It is hard not to feel incredibly sorry for the character of Miss Brill in this excellent short story. We are told that she teaches English and that she also reads the newspaper to an "invalid old gentleman" four times each week. However, without a doubt, the highlight of her week is going each Sunday at the same time to listen to the band in the Jardins Publiques--the public gardens. This is clearly an important event for her, as she takes great care in the way that she dresses. This time of the week is so important for her because she loves watching the other people in the gardens and listening in on their conversations:
She had become really quite expert, she thought, at listening as though she didn't listen, at sitting in other people's lives just for a minute while they talked round her.

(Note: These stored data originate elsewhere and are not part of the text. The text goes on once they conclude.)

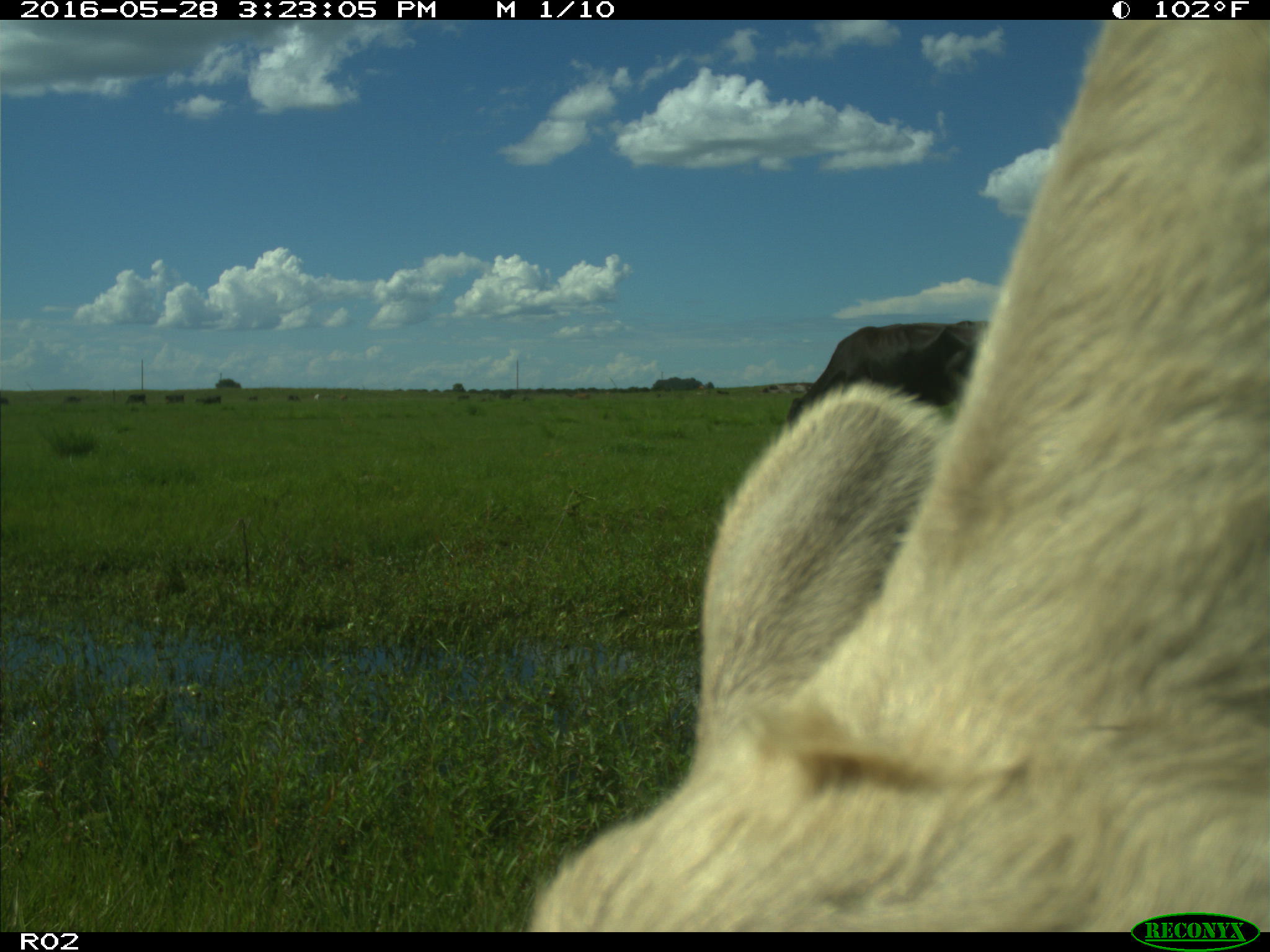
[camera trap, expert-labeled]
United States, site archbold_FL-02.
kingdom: Animalia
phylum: Chordata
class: Mammalia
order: Artiodactyla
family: Bovidae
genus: Bos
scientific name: Bos taurus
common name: domestic cow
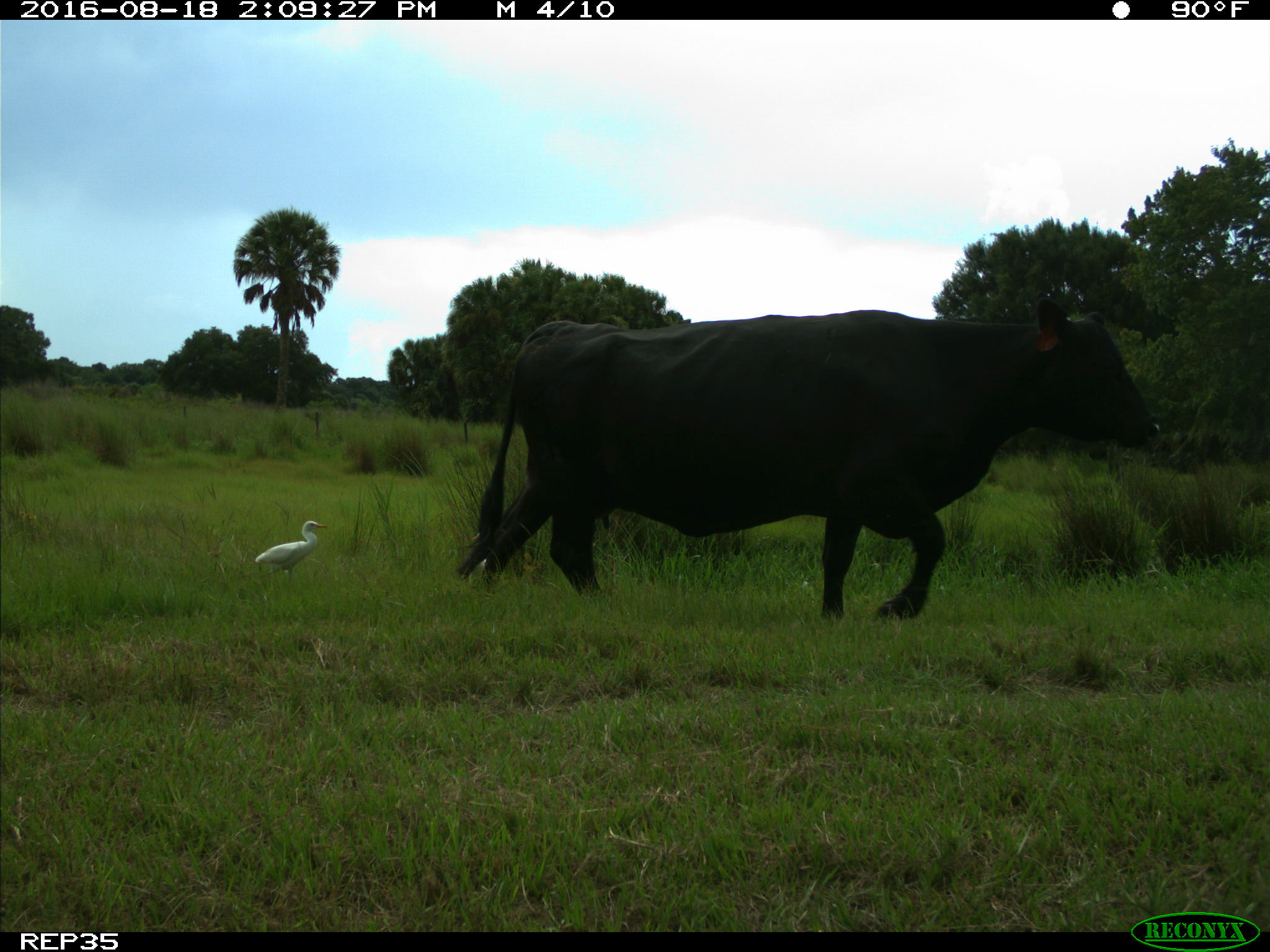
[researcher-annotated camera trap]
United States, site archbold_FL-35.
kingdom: Animalia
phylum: Chordata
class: Mammalia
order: Artiodactyla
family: Bovidae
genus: Bos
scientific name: Bos taurus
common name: domestic cow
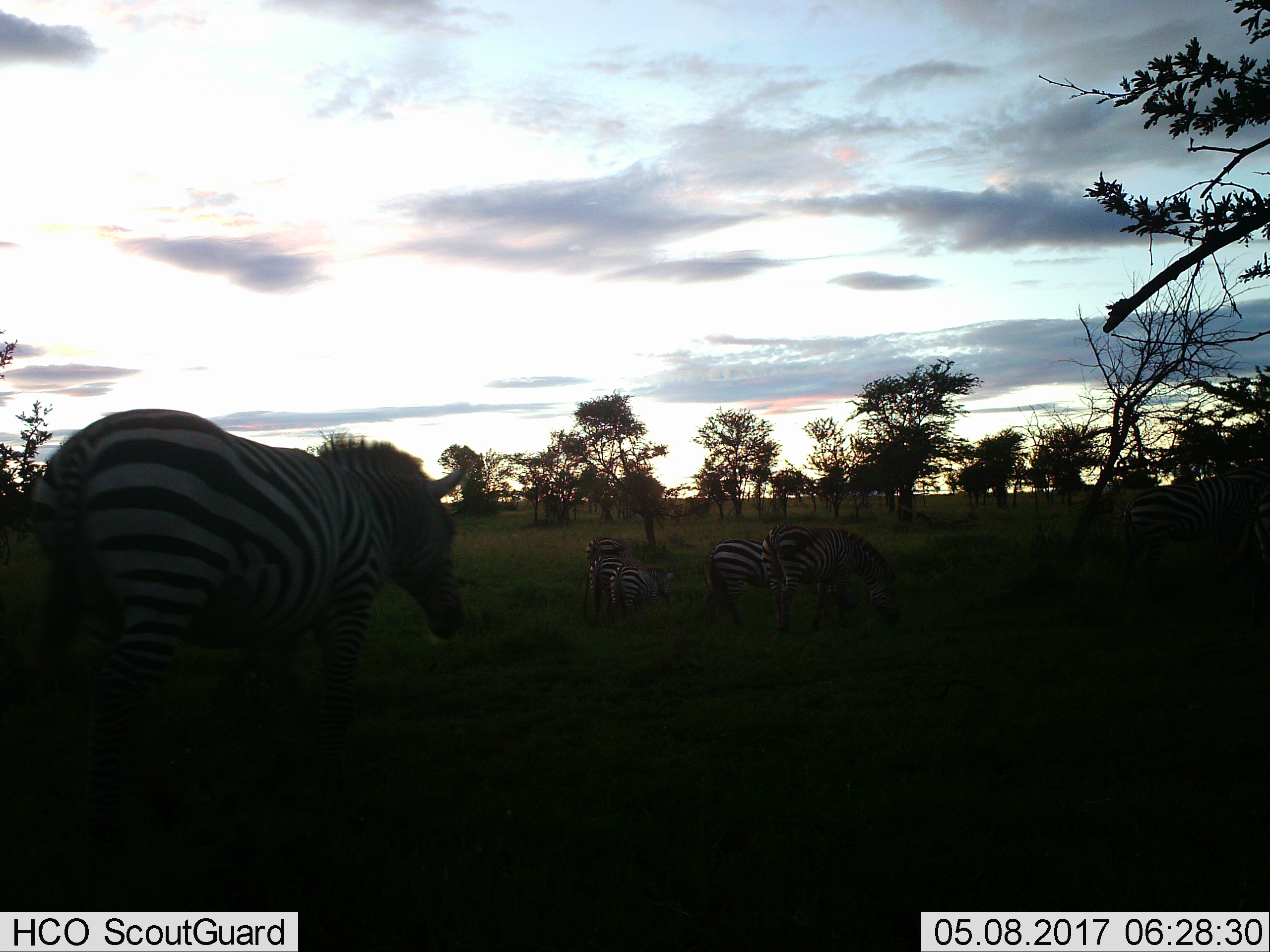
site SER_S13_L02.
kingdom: Animalia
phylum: Chordata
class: Mammalia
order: Perissodactyla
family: Equidae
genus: Equus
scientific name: Equus quagga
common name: plains zebra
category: zebraplains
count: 7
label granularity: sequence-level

It is this "sitting in other people's lives" that is the central attraction, as we can infer that Miss Brill has no "life" of her own to "sit" in, and therefore she is reduced to living other people's lives vicariously through such trips to distract her from the emptiness of her own life. As she observes more and more, she imagines that the scene before her is like a "play" in which she too has a part and is significant. However, this dream of hers is punctured rather suddenly and rudely when a couple that she imagines to be "the hero and heroine, of course, just arrived from his father's yacht" make fun of her and send her back home to her "cupboard" of a room in tears.
Miss Brill therefore is a single woman who is profoundly lonely and isolated, and goes to the gardens each week to savour something of the life that she herself has never experienced. Although she tries to forget the empty reality of her existence by elaborate illusions and fantasies designed to give her significance and meaning, and link her in with others, at the end of the tale she is forced to confront her shadow of a life.